【カリフォルニア州ロサンゼルス1日(日本時間2日)発】前日、トレード期限ギリギリでドジャーズはダルビッシュ有投手(30)をマイナー3選手との交換トレードでレンジャーズから獲得した。電撃トレードは全米を驚かせたが、その舞台裏を米ヤフースポーツのメジャー担当コラムニスト、ジェフ・パッサン氏が「ドジャース、ダルビッシュ有獲得につながった白熱した12分間の裏側」と題したコラムで明かしている。

 トレード期限が迫る中、ダルビッシュのトレード話は全く進展していなかった。

「レンジャーズのジョン・ダニエルズGMがドジャースのファーハン・ザイディGMに電話をかけたのは米東部時間の7月31日午後3時41分(同1日午前4時41分)」。締め切りの19分前だった。

 レンジャーズは具体的にどう動いていたのか。「レンジャーズはインディアンスのプロスペクト1位のフランシスコ・メヒア捕手(21)とのトレードを狙ったが、ダルビッシュのトレード拒否条項にインディアンスが入っており、断念。同様に条項に入っているカブスも締め切り75分前に電話をかけ、わずかな可能性を期待したがダメだった。剛球右腕スティーブン・ストラスバーグが故障者リスト(DL)入りしているナショナルズ、左腕デービッド・プライスがDL入りしているレッドソックスもまとまらず。アストロズも締め切り1時間前に消滅した」

 レンジャーズとドジャースのホットラインがつながると交換要員に具体的なプロスペクトの名前が飛び交い、4位のウィリー・カルホーン内野手兼外野手(22)を軸にすることで一気に動きだしたという。

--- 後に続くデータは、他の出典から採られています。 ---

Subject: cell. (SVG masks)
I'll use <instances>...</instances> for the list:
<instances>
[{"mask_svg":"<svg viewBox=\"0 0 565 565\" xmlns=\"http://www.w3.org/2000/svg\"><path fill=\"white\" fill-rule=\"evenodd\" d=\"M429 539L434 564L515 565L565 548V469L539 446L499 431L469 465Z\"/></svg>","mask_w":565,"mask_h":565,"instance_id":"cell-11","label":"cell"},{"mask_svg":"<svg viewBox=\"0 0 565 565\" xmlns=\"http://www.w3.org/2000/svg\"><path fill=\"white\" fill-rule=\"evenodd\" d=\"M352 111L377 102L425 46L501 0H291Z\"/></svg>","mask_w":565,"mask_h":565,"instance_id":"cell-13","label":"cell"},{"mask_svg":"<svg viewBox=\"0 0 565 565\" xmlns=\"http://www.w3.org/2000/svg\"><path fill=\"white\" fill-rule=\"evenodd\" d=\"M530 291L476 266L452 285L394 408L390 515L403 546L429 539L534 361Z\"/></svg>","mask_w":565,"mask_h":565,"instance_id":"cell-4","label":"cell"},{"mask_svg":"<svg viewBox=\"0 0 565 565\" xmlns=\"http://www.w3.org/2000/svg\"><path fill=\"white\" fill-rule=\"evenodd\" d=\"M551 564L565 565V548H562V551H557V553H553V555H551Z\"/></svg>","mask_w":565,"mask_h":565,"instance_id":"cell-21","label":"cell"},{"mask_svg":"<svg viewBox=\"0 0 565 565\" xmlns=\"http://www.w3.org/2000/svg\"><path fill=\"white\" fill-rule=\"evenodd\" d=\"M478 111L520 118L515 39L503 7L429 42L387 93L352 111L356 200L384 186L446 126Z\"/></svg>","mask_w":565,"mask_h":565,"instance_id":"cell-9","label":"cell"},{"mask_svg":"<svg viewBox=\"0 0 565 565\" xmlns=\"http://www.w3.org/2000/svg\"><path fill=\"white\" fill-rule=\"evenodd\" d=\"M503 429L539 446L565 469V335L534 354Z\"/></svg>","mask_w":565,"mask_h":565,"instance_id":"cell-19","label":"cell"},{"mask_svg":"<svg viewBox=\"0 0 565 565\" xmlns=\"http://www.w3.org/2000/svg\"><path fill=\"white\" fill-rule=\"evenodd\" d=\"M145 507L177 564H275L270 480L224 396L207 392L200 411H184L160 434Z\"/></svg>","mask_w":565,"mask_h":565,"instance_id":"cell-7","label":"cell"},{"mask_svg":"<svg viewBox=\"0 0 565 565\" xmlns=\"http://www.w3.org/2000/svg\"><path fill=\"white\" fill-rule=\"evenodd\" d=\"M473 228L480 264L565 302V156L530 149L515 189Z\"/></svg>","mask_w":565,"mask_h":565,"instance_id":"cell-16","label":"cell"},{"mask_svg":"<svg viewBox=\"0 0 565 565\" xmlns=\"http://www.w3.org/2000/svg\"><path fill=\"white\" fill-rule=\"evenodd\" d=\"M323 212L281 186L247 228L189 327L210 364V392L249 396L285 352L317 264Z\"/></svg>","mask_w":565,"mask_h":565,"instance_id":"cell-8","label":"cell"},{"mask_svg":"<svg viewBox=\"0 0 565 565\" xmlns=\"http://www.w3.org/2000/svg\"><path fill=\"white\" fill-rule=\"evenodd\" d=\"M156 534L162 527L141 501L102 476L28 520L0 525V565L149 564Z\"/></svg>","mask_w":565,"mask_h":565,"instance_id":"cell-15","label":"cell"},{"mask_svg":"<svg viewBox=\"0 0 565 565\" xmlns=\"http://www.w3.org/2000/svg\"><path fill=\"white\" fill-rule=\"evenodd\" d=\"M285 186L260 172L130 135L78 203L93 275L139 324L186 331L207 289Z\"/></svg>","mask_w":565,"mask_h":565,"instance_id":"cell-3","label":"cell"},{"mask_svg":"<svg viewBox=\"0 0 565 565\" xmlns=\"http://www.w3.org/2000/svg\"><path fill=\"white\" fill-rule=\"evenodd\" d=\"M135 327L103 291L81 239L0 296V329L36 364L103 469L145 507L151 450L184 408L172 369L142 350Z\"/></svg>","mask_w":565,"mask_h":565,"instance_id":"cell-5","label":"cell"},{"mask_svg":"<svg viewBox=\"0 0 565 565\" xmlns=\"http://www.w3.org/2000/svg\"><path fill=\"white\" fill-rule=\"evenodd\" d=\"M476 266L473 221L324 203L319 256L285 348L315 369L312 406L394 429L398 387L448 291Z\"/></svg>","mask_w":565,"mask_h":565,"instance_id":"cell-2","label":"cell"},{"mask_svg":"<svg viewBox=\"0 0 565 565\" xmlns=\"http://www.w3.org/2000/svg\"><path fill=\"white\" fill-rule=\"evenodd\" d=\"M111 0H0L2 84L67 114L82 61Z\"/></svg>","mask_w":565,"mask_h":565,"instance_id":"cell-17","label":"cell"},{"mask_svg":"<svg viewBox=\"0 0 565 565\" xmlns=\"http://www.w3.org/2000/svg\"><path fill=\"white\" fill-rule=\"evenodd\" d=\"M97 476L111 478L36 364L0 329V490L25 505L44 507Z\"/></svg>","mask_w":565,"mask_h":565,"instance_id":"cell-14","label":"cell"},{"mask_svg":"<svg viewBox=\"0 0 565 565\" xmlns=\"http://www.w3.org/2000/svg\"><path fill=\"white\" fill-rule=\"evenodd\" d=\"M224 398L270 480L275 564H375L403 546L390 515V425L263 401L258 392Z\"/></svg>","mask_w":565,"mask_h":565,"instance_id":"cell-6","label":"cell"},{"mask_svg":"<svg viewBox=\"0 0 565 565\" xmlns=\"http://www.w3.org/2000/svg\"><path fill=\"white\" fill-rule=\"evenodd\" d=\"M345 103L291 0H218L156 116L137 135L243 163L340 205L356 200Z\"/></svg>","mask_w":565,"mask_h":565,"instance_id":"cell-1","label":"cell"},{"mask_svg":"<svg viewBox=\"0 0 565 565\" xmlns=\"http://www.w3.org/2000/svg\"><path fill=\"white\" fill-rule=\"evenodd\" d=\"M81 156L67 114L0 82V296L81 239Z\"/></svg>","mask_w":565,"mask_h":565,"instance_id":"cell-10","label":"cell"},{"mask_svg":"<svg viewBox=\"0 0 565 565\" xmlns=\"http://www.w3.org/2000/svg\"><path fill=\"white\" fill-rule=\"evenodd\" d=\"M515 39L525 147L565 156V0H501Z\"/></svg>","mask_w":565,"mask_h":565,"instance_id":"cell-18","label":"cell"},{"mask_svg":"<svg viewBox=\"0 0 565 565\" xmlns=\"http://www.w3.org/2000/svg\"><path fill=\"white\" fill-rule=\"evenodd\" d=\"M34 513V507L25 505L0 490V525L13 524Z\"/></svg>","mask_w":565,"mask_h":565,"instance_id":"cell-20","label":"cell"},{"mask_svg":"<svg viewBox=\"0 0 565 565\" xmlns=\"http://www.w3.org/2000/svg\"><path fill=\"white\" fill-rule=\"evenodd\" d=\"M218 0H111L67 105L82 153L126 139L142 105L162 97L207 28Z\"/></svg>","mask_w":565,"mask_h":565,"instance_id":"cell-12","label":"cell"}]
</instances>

 次々に若手の名前が挙がり、「同3時47分、ドジャースのメディカルチームからダルビッシュにOKのサインが出る」。2人目、3人目も決まり、基本合意したのは同3時52分。「ダニエルズGMがザイディGMに電話をかけてから、12分後にダルビッシュはドジャースの一員となった」

 ナ・リーグ西地区首位を独走し、1988年以来のワールドシリーズ制覇を目指すドジャースにとってダルビッシュは最後のピース。エースを放出したレンジャーズにとっても右腕A・J・アレクシー(19)、ブランドン・デービス内野手(20)はともに有望株。見返りは大きい。

 そのダルビッシュは2日(同3日)にチームに合流、移籍初登板は4日(同5日)の敵地でのメッツ戦に決まった。背番号は日本ハム時代からつけていた「11」から「21」になったとも発表された。今季のメジャー最強チームでどんな輝きを見せてくれるのか。